[Records of spatial reasoning questions]
::::::::::

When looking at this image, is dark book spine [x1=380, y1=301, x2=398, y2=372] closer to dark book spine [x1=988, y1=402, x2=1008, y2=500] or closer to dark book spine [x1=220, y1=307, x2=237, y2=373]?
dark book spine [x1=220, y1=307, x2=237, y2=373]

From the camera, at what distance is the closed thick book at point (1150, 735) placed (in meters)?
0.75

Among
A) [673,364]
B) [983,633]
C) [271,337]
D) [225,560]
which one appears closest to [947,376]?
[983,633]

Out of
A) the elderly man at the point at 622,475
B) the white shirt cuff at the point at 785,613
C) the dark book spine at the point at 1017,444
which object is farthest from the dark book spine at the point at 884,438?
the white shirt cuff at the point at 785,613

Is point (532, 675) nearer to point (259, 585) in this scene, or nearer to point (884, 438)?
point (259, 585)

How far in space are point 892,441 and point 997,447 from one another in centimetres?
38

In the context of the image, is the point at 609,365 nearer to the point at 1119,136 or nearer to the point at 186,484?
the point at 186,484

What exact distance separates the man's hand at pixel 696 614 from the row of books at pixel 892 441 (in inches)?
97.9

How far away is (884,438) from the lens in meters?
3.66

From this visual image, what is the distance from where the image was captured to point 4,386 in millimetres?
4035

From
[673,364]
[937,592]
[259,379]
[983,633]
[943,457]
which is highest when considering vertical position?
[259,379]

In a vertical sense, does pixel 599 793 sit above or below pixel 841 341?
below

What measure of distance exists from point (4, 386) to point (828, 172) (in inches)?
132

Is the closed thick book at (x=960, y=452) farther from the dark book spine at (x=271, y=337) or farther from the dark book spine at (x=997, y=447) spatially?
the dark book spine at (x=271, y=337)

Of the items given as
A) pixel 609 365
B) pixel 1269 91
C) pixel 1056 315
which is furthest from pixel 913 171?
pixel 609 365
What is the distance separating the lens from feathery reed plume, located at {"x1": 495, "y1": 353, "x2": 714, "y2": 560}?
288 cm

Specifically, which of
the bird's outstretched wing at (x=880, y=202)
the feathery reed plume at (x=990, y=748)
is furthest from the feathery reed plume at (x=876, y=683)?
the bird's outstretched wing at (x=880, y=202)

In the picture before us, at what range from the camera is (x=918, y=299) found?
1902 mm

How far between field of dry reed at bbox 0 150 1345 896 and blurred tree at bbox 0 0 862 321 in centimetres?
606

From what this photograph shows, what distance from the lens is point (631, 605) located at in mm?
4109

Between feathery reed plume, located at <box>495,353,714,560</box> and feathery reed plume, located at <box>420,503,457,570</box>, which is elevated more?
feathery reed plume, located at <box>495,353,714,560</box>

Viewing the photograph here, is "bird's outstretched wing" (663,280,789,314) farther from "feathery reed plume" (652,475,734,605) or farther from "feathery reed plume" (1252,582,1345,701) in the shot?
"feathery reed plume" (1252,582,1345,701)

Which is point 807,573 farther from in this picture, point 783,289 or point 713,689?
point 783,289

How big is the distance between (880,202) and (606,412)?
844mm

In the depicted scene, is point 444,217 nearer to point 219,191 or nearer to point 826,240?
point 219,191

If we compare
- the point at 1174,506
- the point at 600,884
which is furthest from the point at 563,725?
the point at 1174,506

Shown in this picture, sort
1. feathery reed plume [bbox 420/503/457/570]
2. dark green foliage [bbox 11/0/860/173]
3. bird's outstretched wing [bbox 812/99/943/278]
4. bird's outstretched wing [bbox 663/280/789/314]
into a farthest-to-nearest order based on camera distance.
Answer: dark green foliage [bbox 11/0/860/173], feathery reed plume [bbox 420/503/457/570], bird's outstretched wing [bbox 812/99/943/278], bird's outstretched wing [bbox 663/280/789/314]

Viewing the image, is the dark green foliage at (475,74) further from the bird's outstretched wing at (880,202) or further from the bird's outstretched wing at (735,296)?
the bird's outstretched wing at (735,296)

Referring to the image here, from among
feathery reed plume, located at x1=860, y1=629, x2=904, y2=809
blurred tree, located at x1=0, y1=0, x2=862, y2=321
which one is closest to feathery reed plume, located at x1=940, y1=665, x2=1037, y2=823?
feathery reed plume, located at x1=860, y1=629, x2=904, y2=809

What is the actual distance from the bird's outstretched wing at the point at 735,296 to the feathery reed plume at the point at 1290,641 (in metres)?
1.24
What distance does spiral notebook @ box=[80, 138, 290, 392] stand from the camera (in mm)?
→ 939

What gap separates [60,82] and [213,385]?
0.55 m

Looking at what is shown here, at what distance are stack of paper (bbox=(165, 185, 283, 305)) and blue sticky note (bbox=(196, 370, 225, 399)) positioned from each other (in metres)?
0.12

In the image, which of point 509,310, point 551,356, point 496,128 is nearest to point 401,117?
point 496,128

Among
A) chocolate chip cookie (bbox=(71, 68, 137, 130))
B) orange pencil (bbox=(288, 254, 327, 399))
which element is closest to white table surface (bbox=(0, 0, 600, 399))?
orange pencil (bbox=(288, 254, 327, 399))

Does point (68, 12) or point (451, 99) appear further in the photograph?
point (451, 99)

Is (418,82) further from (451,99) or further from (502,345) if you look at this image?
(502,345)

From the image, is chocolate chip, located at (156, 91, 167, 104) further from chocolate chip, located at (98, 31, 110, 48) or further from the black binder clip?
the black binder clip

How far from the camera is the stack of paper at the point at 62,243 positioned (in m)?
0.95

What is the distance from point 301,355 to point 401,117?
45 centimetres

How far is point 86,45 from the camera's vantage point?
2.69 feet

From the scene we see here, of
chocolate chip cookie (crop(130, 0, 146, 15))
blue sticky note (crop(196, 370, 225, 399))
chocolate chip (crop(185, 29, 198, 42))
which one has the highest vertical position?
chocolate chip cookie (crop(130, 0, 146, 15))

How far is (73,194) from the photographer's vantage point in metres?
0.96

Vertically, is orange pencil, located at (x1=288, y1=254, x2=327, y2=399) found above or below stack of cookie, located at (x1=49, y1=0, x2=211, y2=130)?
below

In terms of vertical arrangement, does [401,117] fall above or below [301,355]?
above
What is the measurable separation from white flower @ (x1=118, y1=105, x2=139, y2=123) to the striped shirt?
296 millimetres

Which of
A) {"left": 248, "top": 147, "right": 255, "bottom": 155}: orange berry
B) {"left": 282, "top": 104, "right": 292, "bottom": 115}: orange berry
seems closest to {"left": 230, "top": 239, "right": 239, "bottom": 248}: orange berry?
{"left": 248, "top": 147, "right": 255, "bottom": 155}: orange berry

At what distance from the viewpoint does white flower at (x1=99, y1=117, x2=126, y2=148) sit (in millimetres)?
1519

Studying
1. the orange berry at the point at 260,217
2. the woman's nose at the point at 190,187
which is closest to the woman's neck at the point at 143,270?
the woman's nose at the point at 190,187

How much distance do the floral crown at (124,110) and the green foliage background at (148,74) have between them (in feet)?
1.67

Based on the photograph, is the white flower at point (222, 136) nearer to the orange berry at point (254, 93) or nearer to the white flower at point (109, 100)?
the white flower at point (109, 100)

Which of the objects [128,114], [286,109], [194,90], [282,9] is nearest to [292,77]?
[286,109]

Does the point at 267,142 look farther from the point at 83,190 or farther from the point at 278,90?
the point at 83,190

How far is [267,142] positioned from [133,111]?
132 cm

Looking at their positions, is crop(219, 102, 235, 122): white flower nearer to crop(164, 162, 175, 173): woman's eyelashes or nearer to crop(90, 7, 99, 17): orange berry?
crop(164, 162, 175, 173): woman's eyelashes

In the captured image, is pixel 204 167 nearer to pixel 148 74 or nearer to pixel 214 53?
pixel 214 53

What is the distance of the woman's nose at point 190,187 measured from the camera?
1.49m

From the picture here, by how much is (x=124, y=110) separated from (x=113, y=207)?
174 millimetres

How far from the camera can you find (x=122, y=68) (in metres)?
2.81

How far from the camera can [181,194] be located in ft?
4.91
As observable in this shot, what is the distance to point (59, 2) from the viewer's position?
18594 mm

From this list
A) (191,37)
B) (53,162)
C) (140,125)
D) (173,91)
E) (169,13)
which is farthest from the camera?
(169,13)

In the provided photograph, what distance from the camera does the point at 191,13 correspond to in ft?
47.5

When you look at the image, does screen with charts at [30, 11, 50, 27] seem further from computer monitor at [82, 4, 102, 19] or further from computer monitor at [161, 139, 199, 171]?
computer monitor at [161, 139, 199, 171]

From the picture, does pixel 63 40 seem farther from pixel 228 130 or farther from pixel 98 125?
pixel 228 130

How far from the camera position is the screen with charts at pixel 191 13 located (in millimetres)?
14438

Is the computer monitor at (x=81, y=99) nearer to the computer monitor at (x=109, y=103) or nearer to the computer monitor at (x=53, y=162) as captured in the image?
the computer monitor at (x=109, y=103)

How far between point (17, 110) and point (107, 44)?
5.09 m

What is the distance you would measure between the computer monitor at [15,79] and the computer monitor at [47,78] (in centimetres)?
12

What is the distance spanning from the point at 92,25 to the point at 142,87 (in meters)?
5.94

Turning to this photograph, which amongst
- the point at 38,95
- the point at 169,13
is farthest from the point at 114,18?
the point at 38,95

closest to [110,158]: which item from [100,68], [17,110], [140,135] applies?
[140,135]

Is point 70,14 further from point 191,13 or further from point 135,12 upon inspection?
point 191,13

::::::::::

* [STATED PROBLEM]: In the records above, locate the line that contains "How far from the camera position". Repeat it and every line after it, exactly, and nothing else.

* [ANSWER IN FULL]:
How far from the camera position is the screen with charts at pixel 191 13 located (in millimetres)?
14438

Is the computer monitor at (x=81, y=99) nearer to the computer monitor at (x=109, y=103) or nearer to the computer monitor at (x=53, y=162) as captured in the image?
the computer monitor at (x=109, y=103)

How far between point (17, 110) and point (107, 44)?
5.09 m

What is the distance you would measure between the computer monitor at [15,79] and the computer monitor at [47,78] (in centimetres)?
12

What is the distance spanning from the point at 92,25 to the point at 142,87 (in meters)?
5.94

Turning to this photograph, which amongst
- the point at 38,95
- the point at 169,13
is farthest from the point at 114,18?
the point at 38,95

closest to [110,158]: which item from [100,68], [17,110], [140,135] applies?
[140,135]

Is point 70,14 further from point 191,13 or further from point 135,12 upon inspection?
point 191,13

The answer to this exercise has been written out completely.